THE TEMPEST OF CLEMENZA book cover   The Tempest of Clemenza
Glenda Adams
1996

Jacket illustration: Detail from Secretly by Night by Maree Azzopardi, 1994

Dustjacket synopsis
"Thirteen year-old Clemeza and her mother, Abel, celebrate Clemza's birthday knowing that she is dying. That night, a woman bursts in from the storm, desperate to recover a diary that might have slipped into a bundle of second-hand books. Unsuccessful in her search, the woman disappears into the night.

"Later, Abel discoves the diary and begins to read the story or Cornelia, a young girl growing up in 1950s Sydney. Cornelia's diary becomes one of the many stories of the novel - funny, sad and sweetly niave, it is a kind of fairy-tale for Clemenza and the reader, a fond remembrance of lost innocence. Woven around this is the strange story of Abel's unhappy marriage and escape, an unknown father, and the true identity of the woman who came to the door...

"Told over the course of the last day of Clemenza's life, darkly romantic, mysterious and exquisitely crafted with gothic intricacy, The Tempest of Clemenza is a tour de force by Glenda Adams."

First Paragraph

Ludlow, Vermont. August. If I had known it was to be the last day of Clemenza's life, I would not have returned to The Haunted Mansion with the diaries. I would not have driven in that cursed rain searching for a beautiful notebook, as she had requested, so that she could begin writing the story of her life. i1 would have stayed by the fire, at her side, the two of us warming ourselves after our ordeal on the lake in the storm. But she had urged me to go. The diaries had to be returned to their author. And Clemenza was eager to embark on her own account of her life in the notebook that very night. She had just turned thirteen and felt that such an achievement warranted commemoration.

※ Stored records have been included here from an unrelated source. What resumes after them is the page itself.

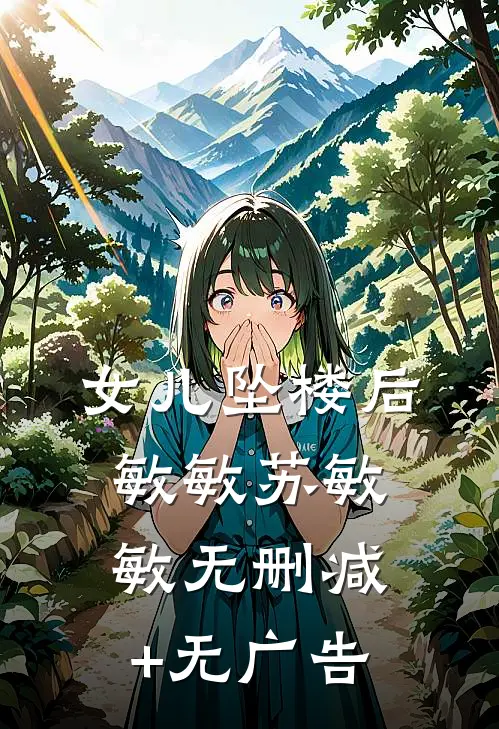 女儿坠楼后敏敏苏敏敏无删减+无广告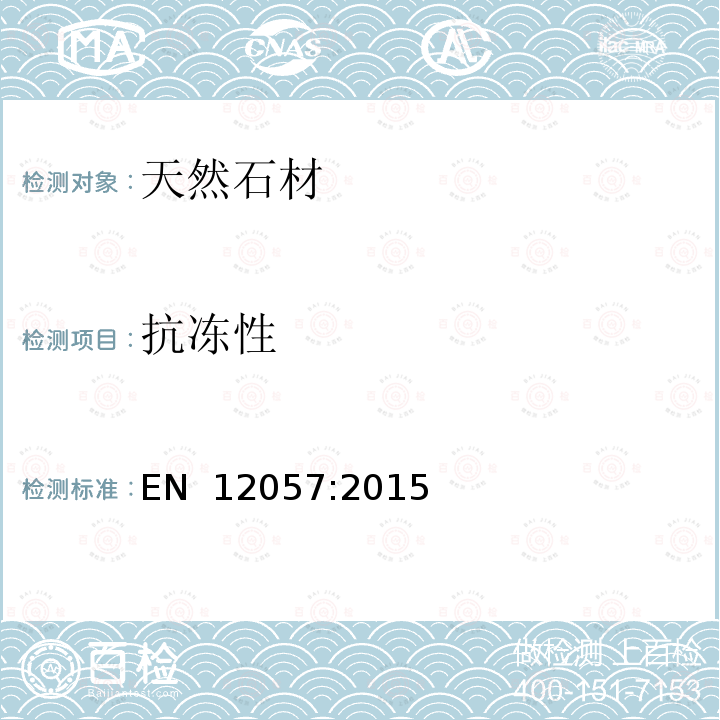 百检网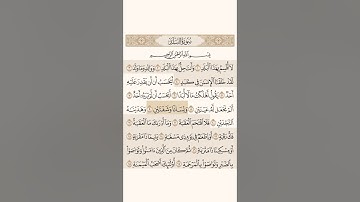 سورة البلد مكتوبة بصوت القارئ ماهر المعيقلي| #ماهر_المعيقلي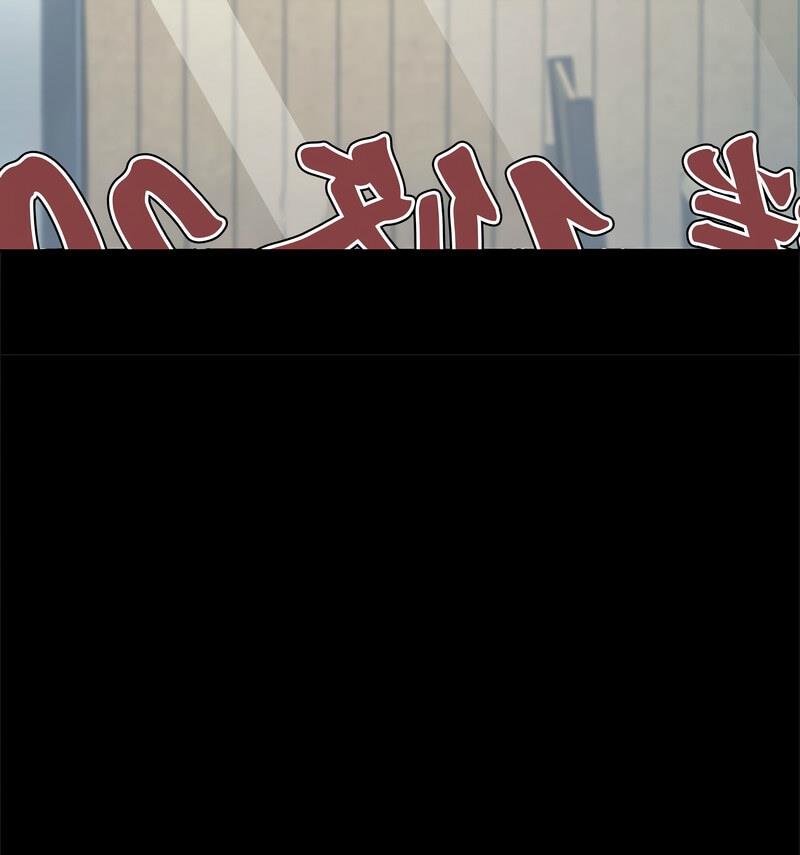 我家的赘婿大人/赘婿要通吃第44话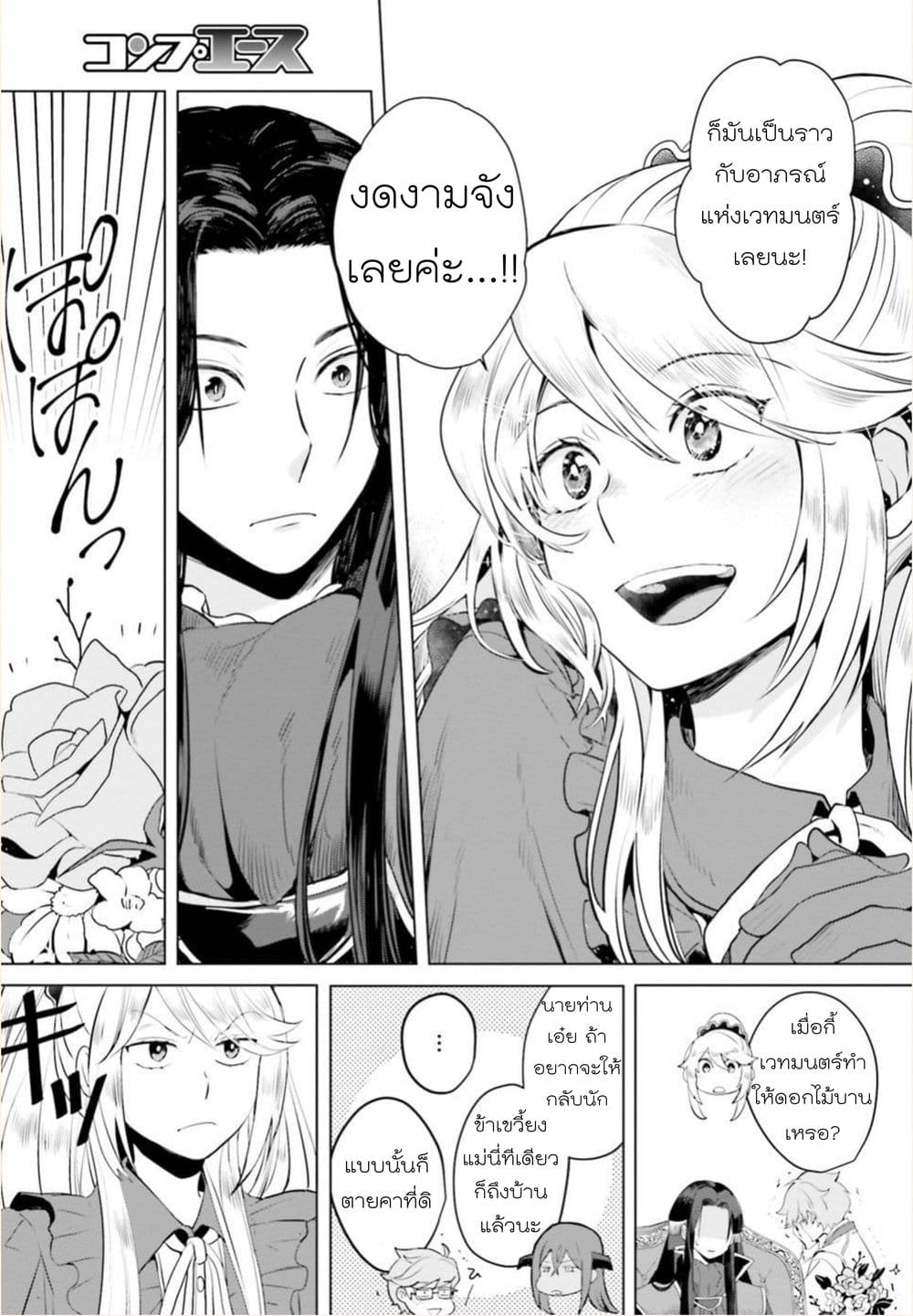 Akuyaku Reijo nano de Last Boss wo Kattemimashita page 42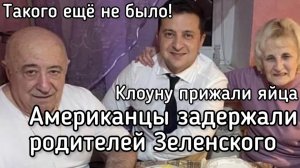 Зеленскому прижали яйца. Американцы задержали родителей наркомана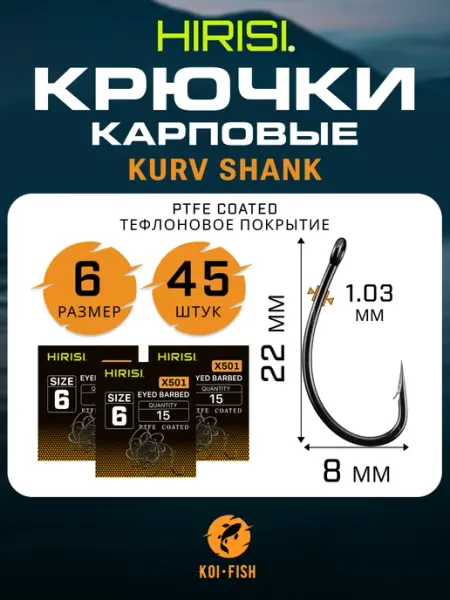 HIRISI Крючки карповые Kurv Shank 45 шт. X501 №6 Curve Shank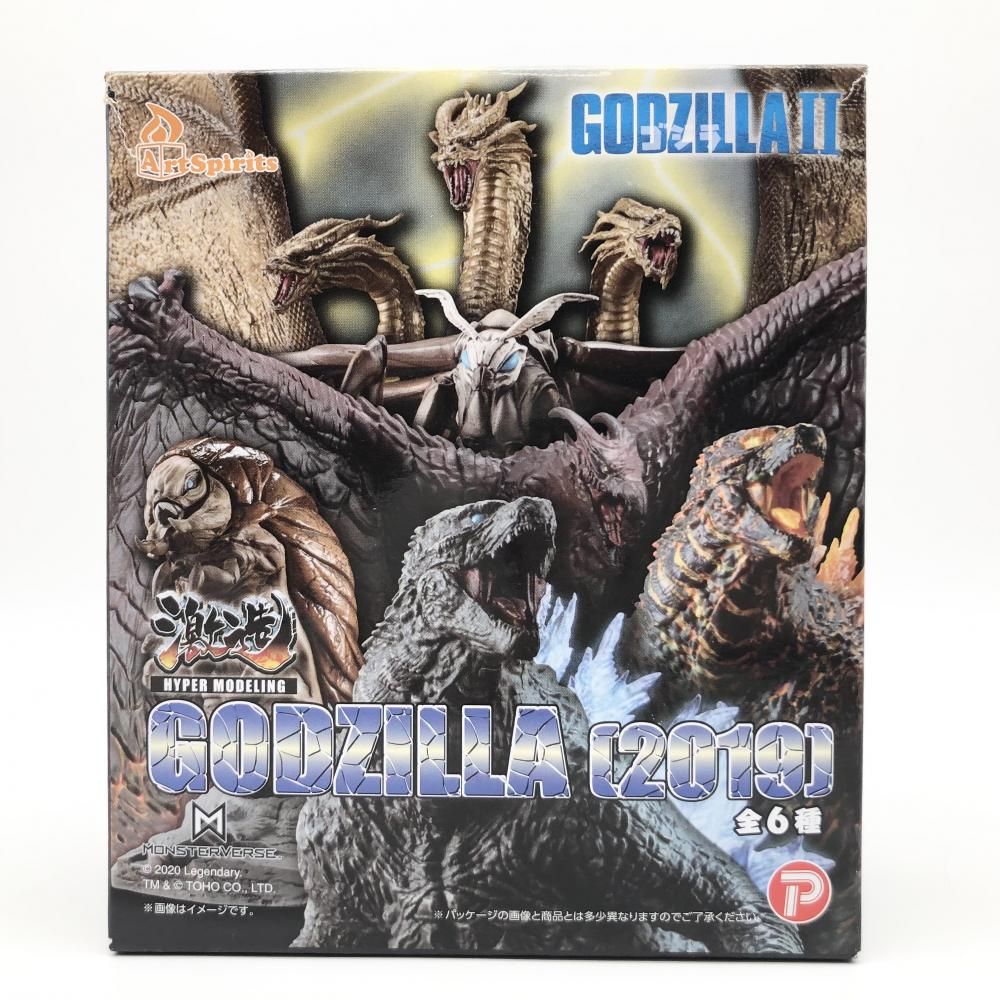 【開封済】S.H.MonsterArts ゴジラ（2016）第4形態覚醒Ver. ギガンティックシリーズ ゴジラ・ストア限定 パープルエディション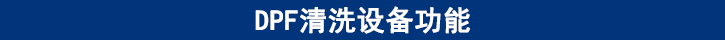 DPF清洗設(shè)備功能
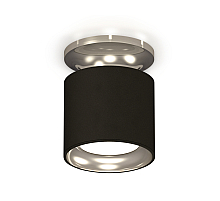 Накладной светильник Ambrella Light Techno XS7402080 (N7927, C7402, N7023)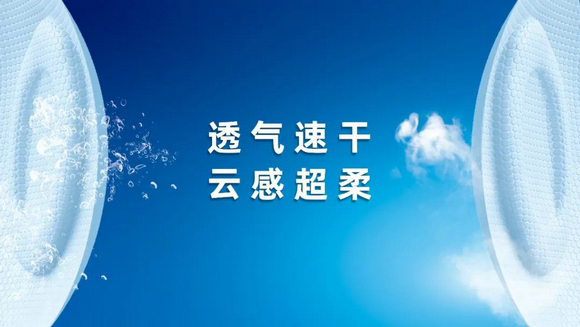 服装黑科技重构、赋能软体大家居！腾飞科技有何绝招？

Clemenza's birthday picnic had been followed by three days of unrelenting rain. When the storm clouds first arrived, they were arranged in a column reaching high into the heavens, suggesting that a nuclear explosion had taken place in the vicinity of Bennington. That column broadened to form a wall, and soon raindrops like tennis balls hurtled across the lake through the porch screen onto the oilcloth that covered the rough planks of my desk.

Clemenza and I were driven inside, onto the square of green rug that defined the living-room in our cottage - rustic would be the real-estate term - a two-storey wooden structure, unfinished on the inside. We crouched before the fire, our wet clothes strung out around us to dry. At Clemenza's insistence, we passed the time telling stories, in categories defined by her as life and love, events both familiar and frightening, times and places far away. She was concerned with the meaning of love, romance and infatuation and returned often to Romeo and Juliet. Shakespeare's decision to make Juliet so young was of special interest to Clemenza, who was approaching Juliet's age and wondered if there was any chance her life would take such dramatic and romantic turns before she died.

From the Angus & Robertson hardback edition, 1996.